> _Task_
Return every line of the rows below that contains the word "millimetres".

> _Source records_
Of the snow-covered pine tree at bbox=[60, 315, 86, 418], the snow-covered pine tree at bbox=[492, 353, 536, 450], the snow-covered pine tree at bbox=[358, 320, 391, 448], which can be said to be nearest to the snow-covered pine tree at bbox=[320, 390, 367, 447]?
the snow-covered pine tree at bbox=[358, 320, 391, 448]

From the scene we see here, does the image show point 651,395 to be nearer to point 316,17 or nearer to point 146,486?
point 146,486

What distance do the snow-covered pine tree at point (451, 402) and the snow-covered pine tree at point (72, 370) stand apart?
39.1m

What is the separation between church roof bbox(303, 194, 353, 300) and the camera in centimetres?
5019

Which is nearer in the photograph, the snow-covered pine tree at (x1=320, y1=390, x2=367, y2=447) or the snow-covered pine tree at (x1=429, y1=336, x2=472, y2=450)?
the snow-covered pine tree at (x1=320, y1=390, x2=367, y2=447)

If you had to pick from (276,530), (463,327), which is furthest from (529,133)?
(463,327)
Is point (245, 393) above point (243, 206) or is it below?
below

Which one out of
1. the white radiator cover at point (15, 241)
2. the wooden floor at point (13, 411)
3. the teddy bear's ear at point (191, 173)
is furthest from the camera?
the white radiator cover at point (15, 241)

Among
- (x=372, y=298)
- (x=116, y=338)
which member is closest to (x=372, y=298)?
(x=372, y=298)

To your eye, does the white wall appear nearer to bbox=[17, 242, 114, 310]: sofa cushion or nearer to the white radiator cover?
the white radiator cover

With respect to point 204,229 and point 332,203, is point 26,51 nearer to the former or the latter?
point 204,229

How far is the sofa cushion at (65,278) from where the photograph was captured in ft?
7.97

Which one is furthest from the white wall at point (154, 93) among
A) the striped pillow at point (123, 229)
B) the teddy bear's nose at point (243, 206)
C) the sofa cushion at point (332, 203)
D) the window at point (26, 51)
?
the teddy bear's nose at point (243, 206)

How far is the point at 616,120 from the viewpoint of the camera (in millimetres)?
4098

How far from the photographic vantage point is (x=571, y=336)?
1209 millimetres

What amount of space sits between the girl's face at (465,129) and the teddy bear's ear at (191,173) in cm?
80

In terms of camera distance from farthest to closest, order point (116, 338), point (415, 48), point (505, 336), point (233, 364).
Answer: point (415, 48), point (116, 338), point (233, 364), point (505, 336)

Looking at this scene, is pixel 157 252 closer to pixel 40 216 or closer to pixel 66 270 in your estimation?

> _Final result_
How far is the point at 616,120 from the viewpoint of the camera (in millimetres)?
1209 millimetres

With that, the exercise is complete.